Meer inkomsten? minder Uitgaven? Vraag Als je niet rond komt moet je zorgen voor meer inkomsten of minder uitgaven. - Hoe zou je dat kunnen doen? - Wat doe jij om rond te kunnen komen? Bespreken Bespreek met de leerlingen hoe ze meer inkomsten zouden kunnen krijgen of minder uitgaven kunnen doen. Voorbeelden: Meer inkomsten: Een (bij)baan zoeken Als je al een (bij)baan hebt meer uren maken Onderhandelen over meer loon Klusjes doen Minder uitgaven: Minder geld uitgeven, zodat er geld overblijft. Geen snoep en snacks kopen, maar boterhammen van thuis meenemen Besparen op tweede levensbehoeften, zoals kleding in de uitverkoop kopen. Fietsen i.p.v. met de scooter of Openbaar Vervoer reizen. Leen spullen in plaats van ze te kopen. Bepaal je budget en kijk wat je uit mag geven als je gaat shoppen Denk goed na voordat je iets koopt: wat heb ik er aan? Wat ga ik er mee doen? Heb ik het nodig? Waarom moet ik het product hebben? Waarom wil ik het zo graag? Doen Laat de leerlingen kijken naar hun eigen begroting op het werkblad. Waar zou jij minder geld aan willen/kunnen besteden?

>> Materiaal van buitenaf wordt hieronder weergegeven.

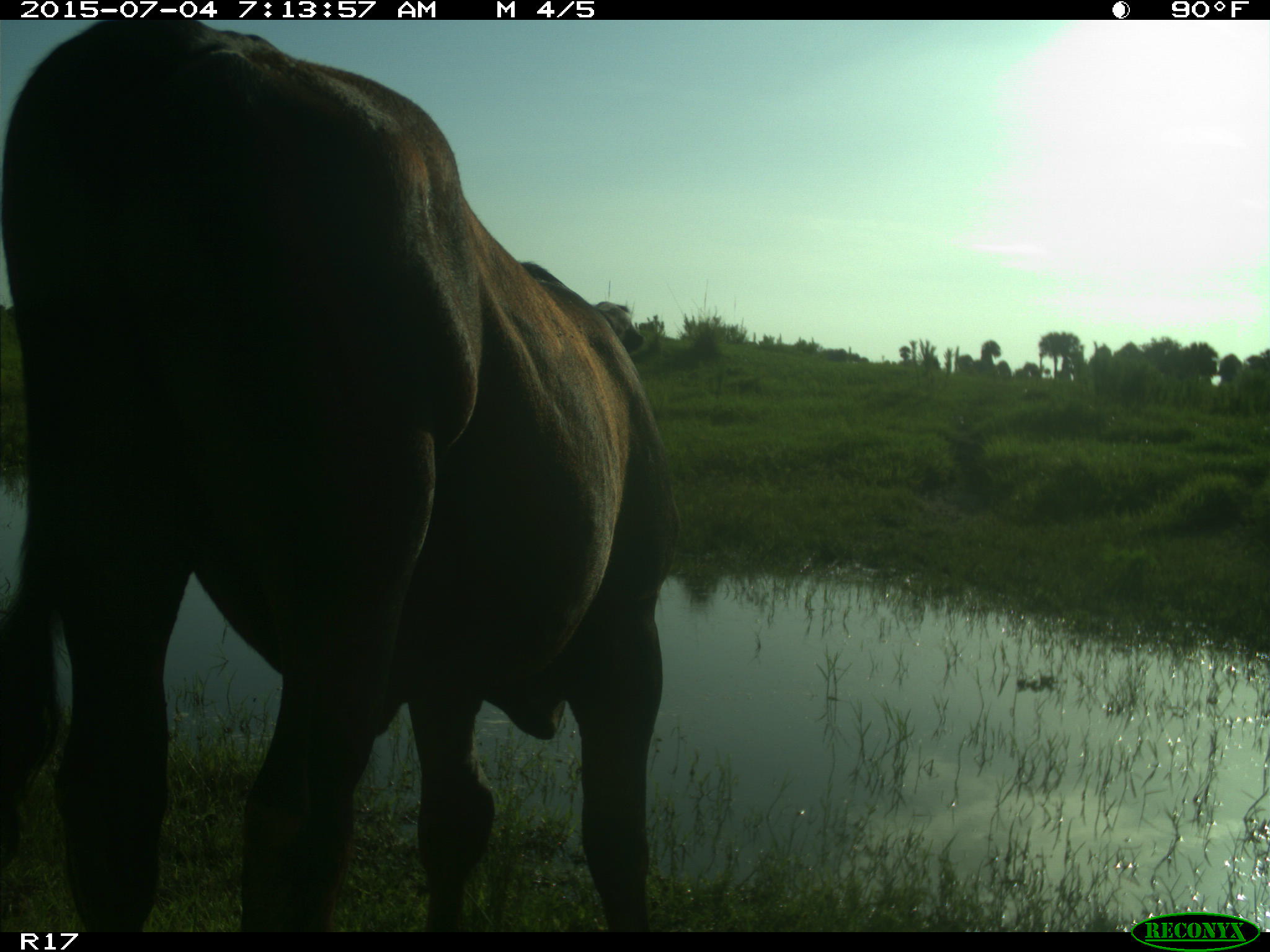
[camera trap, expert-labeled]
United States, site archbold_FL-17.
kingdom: Animalia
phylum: Chordata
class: Mammalia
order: Artiodactyla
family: Bovidae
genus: Bos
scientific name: Bos taurus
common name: domestic cow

Wat hebben jullie geleerd? TOT SLOT Wat hebben jullie geleerd? (3 m.) Praat nog even na over de gastles Wat hebben de leerlingen geleerd? Eventueel de leerdoelen terughalen. Leerdoelen De leerlingen krijgen inzicht in hun inkomsten en uitgaven. Leerlingen weten dat er verschillende inkomstbronnen zijn: natura, rente, vergoedingen en loon Leerlingen weten dat er verschillende uitgaven zijn: vaste lasten, huishoudelijke uitgaven, persoonlijke uitgaven en incidentele uitgaven. Leerlingen kunnen uitrekenen wat ze per maand ontvangen aan inkomsten en wat ze per maand uitgeven (ze kunnen een begroting maken). Leerlingen weten of ze aan het eind van de maand rondkomen en/of ze kunnen sparen. Leerlingen weten dat ze zelf wat kunnen veranderen aan hun inkomsten of uitgaven om per maand rond te komen.
SUCCES MET JULLIE GELDZAKEN! Wens de leerlingen succes met hun geldzaken en geef naar eigen wens een persoonlijke boodschap mee uit je eigen ervaring/expertise.